TPI Polene shares hit the floor

Investors flee after Bt6.9-bn fine against cement-maker

Published on December 5, 2007



The share price of TPI Polene (TPIPL) plunged to the floor yesterday, amid in-vestor concerns over hefty fines against the company following a court verdict and despite the company's pledge to appeal the judgement.

The stock fell Bt3.95 or 29.92 per cent to Bt9.25.

TPIPL shares resumed trading in the afternoon after the cement firm notified the Stock Exchange of Thailand of its decision to appeal against the Criminal Court's judgement.

TPIPL was fined Bt6.9 billion on Monday for violation of the securities law in 2004, while its founder Prachai Leophairatana was sentenced to a three-year jail term without probation.

"The judgement imposing a fine against the company and the punishment against Prachai Leophairatana, as a director of the company, shall not have any effect on the management and operation of the company," senior executive vice president Orapin Leophairatana said.

"The company does not have to pay any fine unless a final judgement is delivered that the defendants have committed offences."

At a separate event, Prachai - leader of the Matchima Thipataya Party - said he would fight the verdict, which bars him from holding a Cabinet post.

Despite a negative short-term outlook, securities houses still believe TPIPL will weather the storm because of its huge capital base. As the case will take years to reach the final stage, even if the company has to pay the fine, it will have time to raise the necessary funds.

However, in the short term, the company could face risks related to its ongoing debt restructuring.

Brokerage houses expect the company to set aside reserves for the Bt6.9-billion fines in the current quarter. They also expect the reserves to hit the firm's financial position, and recommend investors to sell the stock.

Asia Plus Securities said in a report that the reserve would push TPIPL into the red to the tune of Bt2.55 billion. It made a net profit of Bt4.53 billion in the first nine months of the year.

The securities firm also expects an impact on the company's ongoing Bt8.44-billion debt restructuring as well as other investment plans.

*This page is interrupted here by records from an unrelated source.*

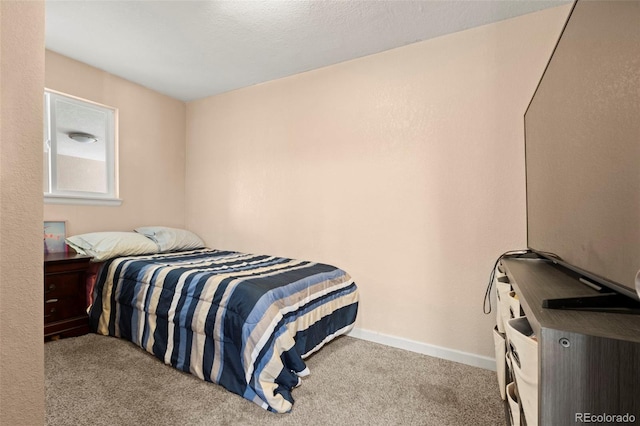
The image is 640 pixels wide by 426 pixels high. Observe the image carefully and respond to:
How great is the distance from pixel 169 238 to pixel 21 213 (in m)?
2.59

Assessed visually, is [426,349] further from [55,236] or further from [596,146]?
[55,236]

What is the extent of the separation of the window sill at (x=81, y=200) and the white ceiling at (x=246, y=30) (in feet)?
4.23

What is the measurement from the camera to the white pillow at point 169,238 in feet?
9.91

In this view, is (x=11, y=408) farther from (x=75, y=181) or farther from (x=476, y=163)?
(x=75, y=181)

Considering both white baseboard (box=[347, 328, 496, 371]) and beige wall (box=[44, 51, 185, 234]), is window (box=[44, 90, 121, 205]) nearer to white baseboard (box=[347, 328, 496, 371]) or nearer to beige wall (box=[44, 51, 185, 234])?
beige wall (box=[44, 51, 185, 234])

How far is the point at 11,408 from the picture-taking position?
25.9 inches

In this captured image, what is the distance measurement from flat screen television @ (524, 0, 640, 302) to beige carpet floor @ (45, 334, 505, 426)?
103 centimetres

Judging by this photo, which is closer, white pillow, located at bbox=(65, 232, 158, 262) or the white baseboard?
the white baseboard

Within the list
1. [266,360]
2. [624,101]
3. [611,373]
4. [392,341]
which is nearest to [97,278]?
[266,360]

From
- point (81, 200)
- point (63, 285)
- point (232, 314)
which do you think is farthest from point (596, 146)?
point (81, 200)

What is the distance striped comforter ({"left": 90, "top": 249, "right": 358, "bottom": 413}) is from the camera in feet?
5.34

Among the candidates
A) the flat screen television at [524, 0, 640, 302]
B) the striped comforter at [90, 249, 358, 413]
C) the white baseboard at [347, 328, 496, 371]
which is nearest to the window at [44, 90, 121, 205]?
the striped comforter at [90, 249, 358, 413]

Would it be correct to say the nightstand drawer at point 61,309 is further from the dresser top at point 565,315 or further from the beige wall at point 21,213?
the dresser top at point 565,315

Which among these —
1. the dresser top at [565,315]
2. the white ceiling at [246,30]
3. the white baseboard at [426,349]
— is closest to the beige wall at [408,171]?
the white baseboard at [426,349]
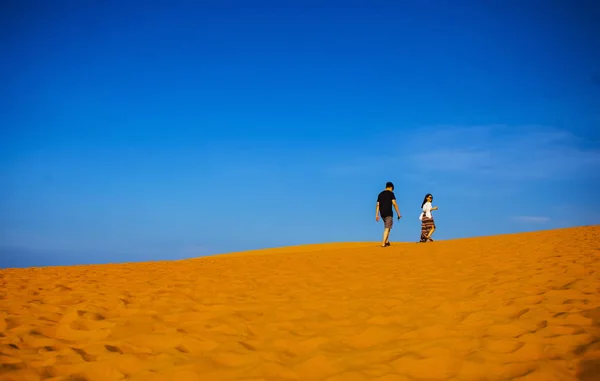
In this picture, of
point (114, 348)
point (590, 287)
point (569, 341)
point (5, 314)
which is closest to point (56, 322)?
point (5, 314)

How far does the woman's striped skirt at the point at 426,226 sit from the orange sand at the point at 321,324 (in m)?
5.80

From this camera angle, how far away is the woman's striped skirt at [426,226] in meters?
14.9

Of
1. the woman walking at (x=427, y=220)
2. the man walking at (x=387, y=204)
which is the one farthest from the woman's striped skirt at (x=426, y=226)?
the man walking at (x=387, y=204)

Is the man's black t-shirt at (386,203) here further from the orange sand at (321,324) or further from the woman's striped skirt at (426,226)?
the orange sand at (321,324)

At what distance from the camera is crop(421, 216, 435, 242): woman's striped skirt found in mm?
14949

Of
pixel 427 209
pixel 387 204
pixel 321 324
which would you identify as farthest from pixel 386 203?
pixel 321 324

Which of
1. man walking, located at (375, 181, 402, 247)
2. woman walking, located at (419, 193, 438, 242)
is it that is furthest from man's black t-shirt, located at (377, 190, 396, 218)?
woman walking, located at (419, 193, 438, 242)

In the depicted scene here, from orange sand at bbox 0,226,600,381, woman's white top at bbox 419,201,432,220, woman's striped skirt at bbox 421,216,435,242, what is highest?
woman's white top at bbox 419,201,432,220

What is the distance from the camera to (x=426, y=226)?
15102 millimetres

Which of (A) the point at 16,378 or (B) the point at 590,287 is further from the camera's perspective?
(B) the point at 590,287

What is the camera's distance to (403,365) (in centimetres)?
383

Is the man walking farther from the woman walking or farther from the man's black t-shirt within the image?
the woman walking

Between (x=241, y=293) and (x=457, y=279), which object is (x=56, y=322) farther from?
(x=457, y=279)

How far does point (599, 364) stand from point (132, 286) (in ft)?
25.2
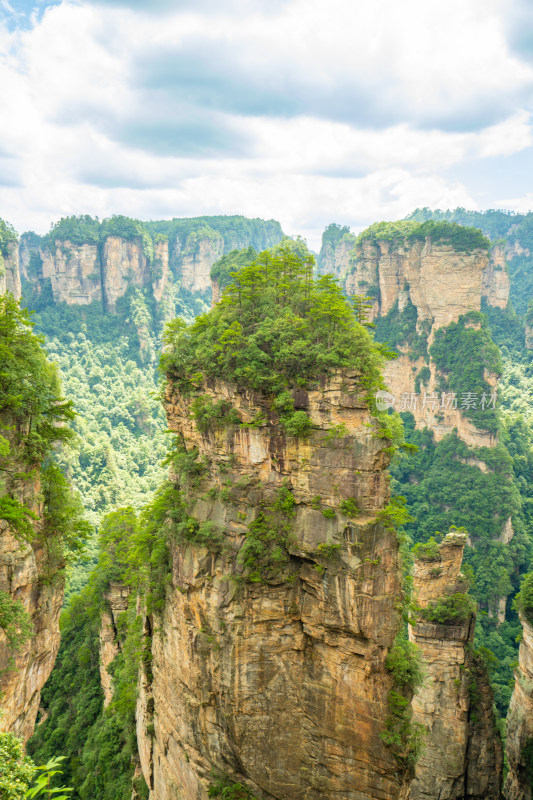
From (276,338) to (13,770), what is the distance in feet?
44.2

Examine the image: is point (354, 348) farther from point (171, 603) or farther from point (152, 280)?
point (152, 280)

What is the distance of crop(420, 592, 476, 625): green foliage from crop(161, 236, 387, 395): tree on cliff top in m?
12.1

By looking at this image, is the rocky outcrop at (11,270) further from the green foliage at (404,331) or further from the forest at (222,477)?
the green foliage at (404,331)

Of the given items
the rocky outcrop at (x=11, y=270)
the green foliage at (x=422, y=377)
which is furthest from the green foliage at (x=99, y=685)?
the rocky outcrop at (x=11, y=270)

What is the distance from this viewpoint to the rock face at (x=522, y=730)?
72.1ft

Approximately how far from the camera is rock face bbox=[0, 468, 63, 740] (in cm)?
1195

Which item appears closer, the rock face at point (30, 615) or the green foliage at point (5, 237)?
the rock face at point (30, 615)

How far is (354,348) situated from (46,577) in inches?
428

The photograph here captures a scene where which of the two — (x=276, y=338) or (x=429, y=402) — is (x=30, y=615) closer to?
(x=276, y=338)

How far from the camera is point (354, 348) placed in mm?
16812

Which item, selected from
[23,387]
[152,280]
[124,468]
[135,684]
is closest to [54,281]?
[152,280]

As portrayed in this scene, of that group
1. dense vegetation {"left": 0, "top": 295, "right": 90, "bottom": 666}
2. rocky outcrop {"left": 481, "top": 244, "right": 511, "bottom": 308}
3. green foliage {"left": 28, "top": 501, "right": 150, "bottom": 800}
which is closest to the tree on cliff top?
dense vegetation {"left": 0, "top": 295, "right": 90, "bottom": 666}

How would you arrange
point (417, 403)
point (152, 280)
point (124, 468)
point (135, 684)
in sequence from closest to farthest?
point (135, 684), point (417, 403), point (124, 468), point (152, 280)

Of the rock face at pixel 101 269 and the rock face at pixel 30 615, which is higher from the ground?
the rock face at pixel 101 269
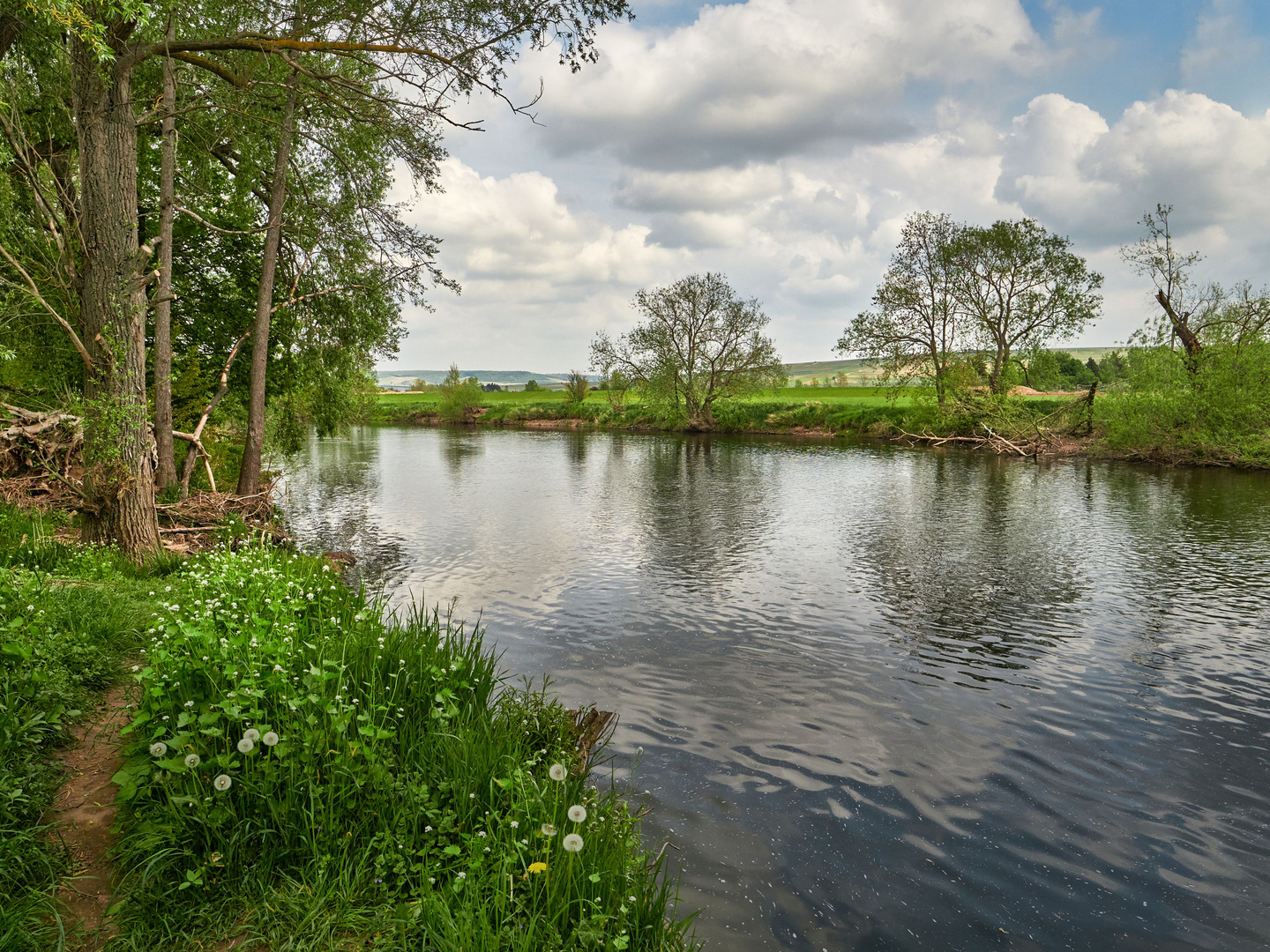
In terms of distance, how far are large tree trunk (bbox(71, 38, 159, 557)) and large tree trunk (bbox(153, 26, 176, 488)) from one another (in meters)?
0.83

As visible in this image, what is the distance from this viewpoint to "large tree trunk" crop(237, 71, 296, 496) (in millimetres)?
16453

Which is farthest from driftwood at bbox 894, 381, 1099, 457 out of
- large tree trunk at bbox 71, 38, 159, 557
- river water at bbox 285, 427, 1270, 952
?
large tree trunk at bbox 71, 38, 159, 557

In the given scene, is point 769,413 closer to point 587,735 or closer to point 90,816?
point 587,735

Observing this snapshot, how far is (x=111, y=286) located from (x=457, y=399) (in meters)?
84.7

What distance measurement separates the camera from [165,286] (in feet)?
42.5

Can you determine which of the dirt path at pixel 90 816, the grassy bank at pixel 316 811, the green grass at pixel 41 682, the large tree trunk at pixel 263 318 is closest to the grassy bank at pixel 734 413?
the large tree trunk at pixel 263 318

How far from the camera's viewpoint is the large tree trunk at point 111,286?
9.83 metres

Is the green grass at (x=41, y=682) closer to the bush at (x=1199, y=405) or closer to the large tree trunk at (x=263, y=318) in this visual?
the large tree trunk at (x=263, y=318)

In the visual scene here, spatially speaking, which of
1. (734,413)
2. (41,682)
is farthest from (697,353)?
(41,682)

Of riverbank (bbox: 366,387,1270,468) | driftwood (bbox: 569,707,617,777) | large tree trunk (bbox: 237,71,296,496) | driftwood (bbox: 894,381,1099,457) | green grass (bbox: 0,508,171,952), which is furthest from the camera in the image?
driftwood (bbox: 894,381,1099,457)

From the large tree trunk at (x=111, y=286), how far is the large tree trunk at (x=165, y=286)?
83cm

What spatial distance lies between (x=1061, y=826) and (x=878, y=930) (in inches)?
100

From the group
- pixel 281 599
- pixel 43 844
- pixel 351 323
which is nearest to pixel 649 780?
pixel 281 599

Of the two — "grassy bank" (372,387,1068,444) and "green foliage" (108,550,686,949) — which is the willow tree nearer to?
"green foliage" (108,550,686,949)
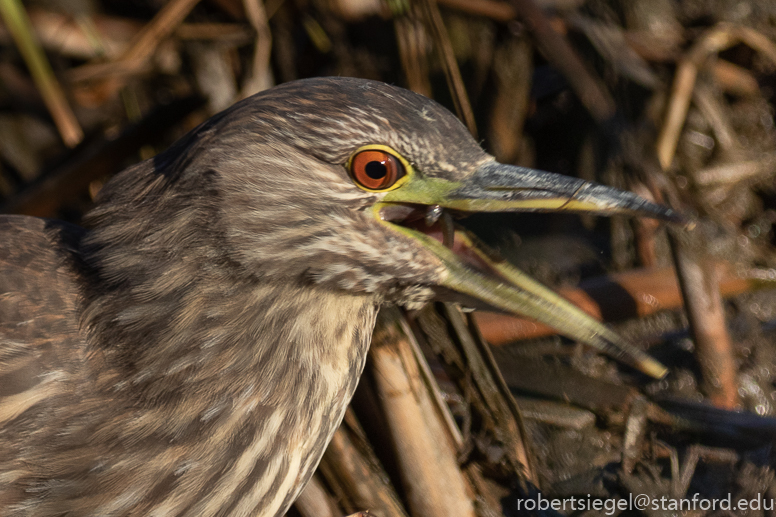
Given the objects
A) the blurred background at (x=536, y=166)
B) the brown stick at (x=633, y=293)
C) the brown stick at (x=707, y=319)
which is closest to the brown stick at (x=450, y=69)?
the blurred background at (x=536, y=166)

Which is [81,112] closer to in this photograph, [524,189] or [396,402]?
[396,402]

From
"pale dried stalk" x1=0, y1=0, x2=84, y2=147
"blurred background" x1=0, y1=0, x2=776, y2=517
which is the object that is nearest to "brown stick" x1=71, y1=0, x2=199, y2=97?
"blurred background" x1=0, y1=0, x2=776, y2=517

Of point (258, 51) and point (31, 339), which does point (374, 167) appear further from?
point (258, 51)

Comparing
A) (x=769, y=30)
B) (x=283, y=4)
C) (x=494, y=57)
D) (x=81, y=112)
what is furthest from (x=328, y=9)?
(x=769, y=30)

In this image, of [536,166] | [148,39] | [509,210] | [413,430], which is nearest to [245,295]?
[509,210]

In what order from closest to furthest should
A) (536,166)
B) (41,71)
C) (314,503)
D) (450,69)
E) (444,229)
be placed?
(444,229), (314,503), (450,69), (41,71), (536,166)

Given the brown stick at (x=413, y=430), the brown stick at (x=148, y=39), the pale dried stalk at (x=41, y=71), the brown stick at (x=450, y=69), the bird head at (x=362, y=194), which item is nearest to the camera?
the bird head at (x=362, y=194)

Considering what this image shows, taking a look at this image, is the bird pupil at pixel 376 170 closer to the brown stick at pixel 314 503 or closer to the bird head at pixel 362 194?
the bird head at pixel 362 194

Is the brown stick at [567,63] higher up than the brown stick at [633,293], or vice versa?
the brown stick at [567,63]
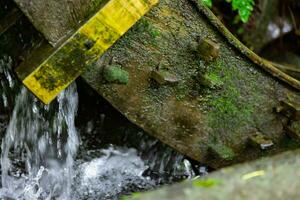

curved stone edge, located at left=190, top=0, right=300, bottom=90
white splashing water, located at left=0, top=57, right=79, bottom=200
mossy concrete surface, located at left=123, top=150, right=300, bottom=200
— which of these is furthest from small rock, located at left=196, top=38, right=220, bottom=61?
mossy concrete surface, located at left=123, top=150, right=300, bottom=200

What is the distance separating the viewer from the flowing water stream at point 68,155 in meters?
3.23

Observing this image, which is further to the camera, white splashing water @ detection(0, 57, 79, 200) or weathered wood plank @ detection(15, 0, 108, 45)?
white splashing water @ detection(0, 57, 79, 200)

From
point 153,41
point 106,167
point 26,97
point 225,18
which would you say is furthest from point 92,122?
point 225,18

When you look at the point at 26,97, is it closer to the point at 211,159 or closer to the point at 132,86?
the point at 132,86

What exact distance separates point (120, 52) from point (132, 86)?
0.24 meters

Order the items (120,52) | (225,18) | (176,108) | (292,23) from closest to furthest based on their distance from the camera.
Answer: (120,52), (176,108), (225,18), (292,23)

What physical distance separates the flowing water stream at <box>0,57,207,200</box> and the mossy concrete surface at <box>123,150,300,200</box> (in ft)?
5.68

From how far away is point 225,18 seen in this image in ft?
16.4

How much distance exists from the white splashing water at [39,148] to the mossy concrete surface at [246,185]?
5.73 feet

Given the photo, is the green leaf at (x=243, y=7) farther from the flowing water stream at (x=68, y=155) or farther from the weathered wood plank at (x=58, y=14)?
the weathered wood plank at (x=58, y=14)

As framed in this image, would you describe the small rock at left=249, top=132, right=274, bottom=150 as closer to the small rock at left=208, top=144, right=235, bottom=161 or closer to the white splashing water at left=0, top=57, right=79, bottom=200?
the small rock at left=208, top=144, right=235, bottom=161

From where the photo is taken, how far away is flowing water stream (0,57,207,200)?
3227mm

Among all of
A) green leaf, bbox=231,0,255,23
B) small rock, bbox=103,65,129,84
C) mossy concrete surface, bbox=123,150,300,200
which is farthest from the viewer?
green leaf, bbox=231,0,255,23

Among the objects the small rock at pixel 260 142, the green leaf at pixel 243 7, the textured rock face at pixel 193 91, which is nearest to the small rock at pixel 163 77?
the textured rock face at pixel 193 91
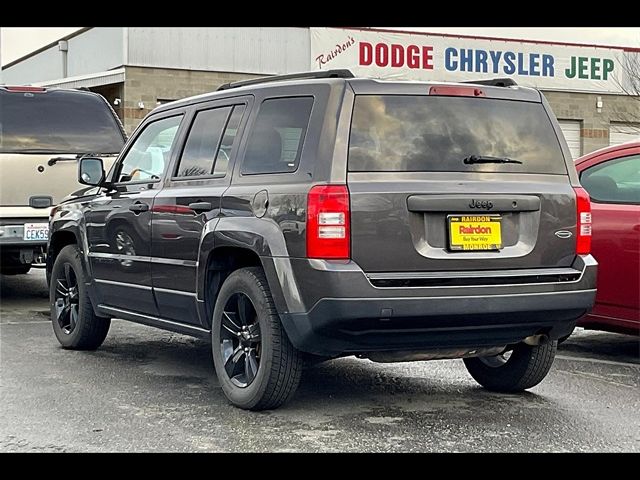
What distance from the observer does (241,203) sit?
515cm

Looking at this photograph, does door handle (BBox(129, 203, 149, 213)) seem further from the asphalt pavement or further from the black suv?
the asphalt pavement

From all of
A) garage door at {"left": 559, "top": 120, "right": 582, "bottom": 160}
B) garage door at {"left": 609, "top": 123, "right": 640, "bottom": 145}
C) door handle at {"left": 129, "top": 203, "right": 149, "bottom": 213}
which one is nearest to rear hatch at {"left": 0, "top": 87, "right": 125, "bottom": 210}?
door handle at {"left": 129, "top": 203, "right": 149, "bottom": 213}

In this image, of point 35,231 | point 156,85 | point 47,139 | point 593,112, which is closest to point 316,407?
point 35,231

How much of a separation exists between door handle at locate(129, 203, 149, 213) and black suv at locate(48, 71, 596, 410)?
31cm

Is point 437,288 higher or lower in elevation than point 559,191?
lower

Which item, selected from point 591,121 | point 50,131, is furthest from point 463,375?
point 591,121

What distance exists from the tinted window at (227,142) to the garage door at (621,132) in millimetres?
27758

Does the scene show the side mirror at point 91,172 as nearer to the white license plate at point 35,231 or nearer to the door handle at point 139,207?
the door handle at point 139,207

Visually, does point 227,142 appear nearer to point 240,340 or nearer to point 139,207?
point 139,207

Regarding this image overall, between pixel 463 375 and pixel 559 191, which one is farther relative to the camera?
pixel 463 375

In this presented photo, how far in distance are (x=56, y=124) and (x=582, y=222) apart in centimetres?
634
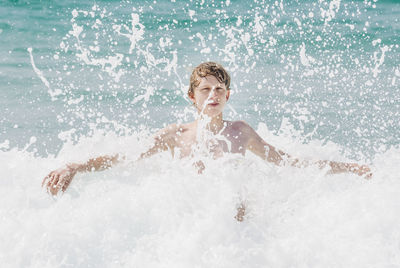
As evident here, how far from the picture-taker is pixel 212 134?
175 inches

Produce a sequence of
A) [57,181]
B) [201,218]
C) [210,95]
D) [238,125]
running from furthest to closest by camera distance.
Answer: [238,125] < [210,95] < [201,218] < [57,181]

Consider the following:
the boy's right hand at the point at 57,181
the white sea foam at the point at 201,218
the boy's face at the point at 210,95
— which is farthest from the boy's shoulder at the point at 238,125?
the boy's right hand at the point at 57,181

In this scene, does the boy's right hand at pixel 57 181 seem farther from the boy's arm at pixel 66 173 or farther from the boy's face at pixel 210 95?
the boy's face at pixel 210 95

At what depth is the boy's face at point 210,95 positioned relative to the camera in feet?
14.2

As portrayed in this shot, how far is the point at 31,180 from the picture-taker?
4789 millimetres

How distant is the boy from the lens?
4348mm

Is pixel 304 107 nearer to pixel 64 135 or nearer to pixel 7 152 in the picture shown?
pixel 64 135

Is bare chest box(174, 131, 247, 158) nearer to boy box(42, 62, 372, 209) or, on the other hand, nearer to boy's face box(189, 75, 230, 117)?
boy box(42, 62, 372, 209)

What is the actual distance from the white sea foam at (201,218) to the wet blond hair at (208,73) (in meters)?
0.68

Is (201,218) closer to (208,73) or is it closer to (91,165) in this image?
(91,165)

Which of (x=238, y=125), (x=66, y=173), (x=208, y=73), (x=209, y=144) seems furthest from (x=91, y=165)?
(x=238, y=125)

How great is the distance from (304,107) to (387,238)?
5.49 metres

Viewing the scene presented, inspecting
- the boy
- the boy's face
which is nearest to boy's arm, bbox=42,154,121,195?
the boy

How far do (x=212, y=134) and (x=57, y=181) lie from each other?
1453 millimetres
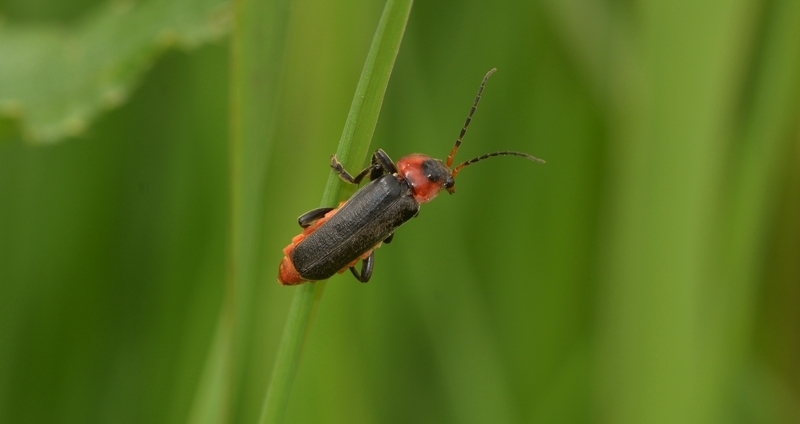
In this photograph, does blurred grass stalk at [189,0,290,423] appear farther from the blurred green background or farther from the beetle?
the beetle

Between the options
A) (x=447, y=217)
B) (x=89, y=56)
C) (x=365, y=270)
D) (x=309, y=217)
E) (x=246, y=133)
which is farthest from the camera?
(x=447, y=217)

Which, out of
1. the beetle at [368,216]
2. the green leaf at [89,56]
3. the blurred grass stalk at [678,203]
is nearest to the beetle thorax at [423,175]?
the beetle at [368,216]

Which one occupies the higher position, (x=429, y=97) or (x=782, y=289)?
(x=429, y=97)

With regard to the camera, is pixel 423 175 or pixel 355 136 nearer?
pixel 355 136

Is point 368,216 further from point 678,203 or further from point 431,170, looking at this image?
point 678,203

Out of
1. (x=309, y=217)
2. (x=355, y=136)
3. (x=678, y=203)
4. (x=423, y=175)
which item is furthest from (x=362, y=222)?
(x=678, y=203)

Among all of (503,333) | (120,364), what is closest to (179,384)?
(120,364)

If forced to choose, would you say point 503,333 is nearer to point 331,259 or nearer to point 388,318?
point 388,318

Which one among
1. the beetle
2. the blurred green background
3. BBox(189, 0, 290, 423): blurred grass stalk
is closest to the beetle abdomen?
the beetle
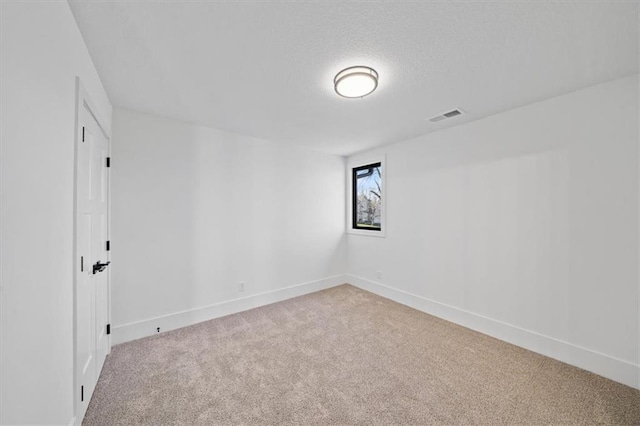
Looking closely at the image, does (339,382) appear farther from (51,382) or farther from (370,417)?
(51,382)

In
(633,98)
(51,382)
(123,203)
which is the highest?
(633,98)

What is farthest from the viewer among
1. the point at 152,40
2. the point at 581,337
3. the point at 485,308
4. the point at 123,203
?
the point at 485,308

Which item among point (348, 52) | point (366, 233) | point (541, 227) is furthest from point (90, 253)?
point (541, 227)

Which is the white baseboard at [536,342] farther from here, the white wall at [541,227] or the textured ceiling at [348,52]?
the textured ceiling at [348,52]

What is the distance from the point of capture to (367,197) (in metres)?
4.40

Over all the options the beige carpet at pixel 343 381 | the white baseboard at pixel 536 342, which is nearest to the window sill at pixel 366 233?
the white baseboard at pixel 536 342

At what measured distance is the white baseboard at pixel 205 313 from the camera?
2.51 metres

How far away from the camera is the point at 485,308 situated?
2.76 m

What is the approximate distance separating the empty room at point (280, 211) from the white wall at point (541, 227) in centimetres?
2

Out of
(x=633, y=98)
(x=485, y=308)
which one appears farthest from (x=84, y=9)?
(x=485, y=308)

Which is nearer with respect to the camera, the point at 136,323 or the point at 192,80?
the point at 192,80

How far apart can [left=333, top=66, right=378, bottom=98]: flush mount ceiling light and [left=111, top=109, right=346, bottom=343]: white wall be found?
6.19 feet

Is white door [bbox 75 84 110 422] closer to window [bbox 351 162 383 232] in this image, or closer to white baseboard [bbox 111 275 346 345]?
white baseboard [bbox 111 275 346 345]

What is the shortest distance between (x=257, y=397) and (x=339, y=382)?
2.11 feet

TPIPL plans to refinance its Bt8.44-billion debts by the end of the year.

Kim Eng Securities (Thailand) said that if TPIPL were required to pay the fine now, its debts would rise to Bt21 billion while the delayed debt restructuring would increase its interest expenses. While interest costs were estimated at Bt586 million this year, the amount would rise to Bt1.33 billion. This would deplete the company's 2008 earnings to Bt1.41 billion from the earlier estimate of Bt2.15 billion.

"Although the ruling will not have an impact on the company's existing operation, it would impact the fair value," said Credit Lyonnais Asia Securities.

"It is true that the case will be appealed and the Bt6.9-billion fine is not a certainty. However, the worst-case scenario here is for the company to be fined this much, and that is equivalent to Bt3.40 per share against our previous fair price of Bt20 a share."

The securities house cut TPIPL's target price down to Bt12, taking into account the fine of Bt3.40 per share.